- Manual reporting can be completely replaced using Nvidia GB10 and structured AI workflows
- Automation reduces the need for additional staff while maintaining consistent reporting accuracy
- Sequential workflows simplify testing and troubleshooting before scaling enterprise-level automation
Many organizations rely on their employees to manually collect, organize and report performance metrics from multiple digital platforms.
A recent Serve the house (STH) replaced some of this manual reporting process using local AI systems built around Nvidia GB10 hardware.
The work involved repetitive requests received via long, unstructured emails, often requesting measurements across multiple sources and specific date ranges.
Reduce the need for additional staff
Instead of hiring additional staff to handle this growing volume, STH focused on building an automated reporting pipeline that can reliably handle these tasks.
The automation followed a structured flow to collect and aggregate data from all relevant platforms.
Prebuilt integrations in n8n reduced setup time by connecting directly to analytics systems without requiring custom code.
Planning each step ensured that timelines, filters, and query details were applied consistently.
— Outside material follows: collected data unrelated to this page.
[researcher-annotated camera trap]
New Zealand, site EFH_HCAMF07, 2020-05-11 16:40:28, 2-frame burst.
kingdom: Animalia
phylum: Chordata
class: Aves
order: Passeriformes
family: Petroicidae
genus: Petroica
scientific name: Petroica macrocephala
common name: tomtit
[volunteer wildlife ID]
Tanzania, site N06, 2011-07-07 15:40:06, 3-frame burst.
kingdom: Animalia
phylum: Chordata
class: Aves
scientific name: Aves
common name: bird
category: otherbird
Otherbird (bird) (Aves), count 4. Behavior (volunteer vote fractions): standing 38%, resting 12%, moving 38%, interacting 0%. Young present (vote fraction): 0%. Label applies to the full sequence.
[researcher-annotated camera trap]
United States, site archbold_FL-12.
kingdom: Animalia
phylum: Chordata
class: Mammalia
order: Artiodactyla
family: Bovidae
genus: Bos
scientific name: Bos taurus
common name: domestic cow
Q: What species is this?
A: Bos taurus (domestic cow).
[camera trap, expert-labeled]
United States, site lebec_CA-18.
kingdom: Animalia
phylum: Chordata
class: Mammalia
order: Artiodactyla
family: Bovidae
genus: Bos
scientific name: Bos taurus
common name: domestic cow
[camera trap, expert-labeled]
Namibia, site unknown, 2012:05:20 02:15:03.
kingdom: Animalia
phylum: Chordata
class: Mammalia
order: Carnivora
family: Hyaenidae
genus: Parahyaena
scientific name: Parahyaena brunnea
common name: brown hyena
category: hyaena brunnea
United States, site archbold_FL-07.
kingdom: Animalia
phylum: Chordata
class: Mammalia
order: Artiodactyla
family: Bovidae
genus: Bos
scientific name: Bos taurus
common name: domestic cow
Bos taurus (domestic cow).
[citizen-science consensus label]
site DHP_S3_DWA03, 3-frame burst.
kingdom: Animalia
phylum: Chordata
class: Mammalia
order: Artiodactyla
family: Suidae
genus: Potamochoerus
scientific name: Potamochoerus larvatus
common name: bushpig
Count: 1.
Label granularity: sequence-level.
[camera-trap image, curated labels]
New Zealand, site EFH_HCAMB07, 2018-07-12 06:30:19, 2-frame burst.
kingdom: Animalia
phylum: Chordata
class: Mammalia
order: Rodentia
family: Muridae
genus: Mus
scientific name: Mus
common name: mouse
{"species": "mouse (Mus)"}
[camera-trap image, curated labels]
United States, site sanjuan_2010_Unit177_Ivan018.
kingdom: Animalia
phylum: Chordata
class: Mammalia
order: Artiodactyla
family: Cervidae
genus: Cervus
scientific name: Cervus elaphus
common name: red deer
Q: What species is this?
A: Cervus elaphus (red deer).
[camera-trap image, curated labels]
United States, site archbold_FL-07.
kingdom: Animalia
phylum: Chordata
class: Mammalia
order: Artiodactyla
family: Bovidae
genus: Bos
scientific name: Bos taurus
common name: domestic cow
Even though the workflow occurred sequentially, this approach simplified testing and troubleshooting during initial implementation, allowing the reviewer to verify results before scaling.
To validate the system, the review used approximately 1,000 historical requests from 2015 to 2025 with known results.
Different AI models were compared, including gpt-oss-20b FP8 and gpt-oss-120b FP8, to evaluate step accuracy.
Initial tests showed that smaller models worked well on simple queries, but errors appeared as complexity increased.
Because workflows required multiple model calls per query, even small inaccuracies would compound, reducing overall reliability.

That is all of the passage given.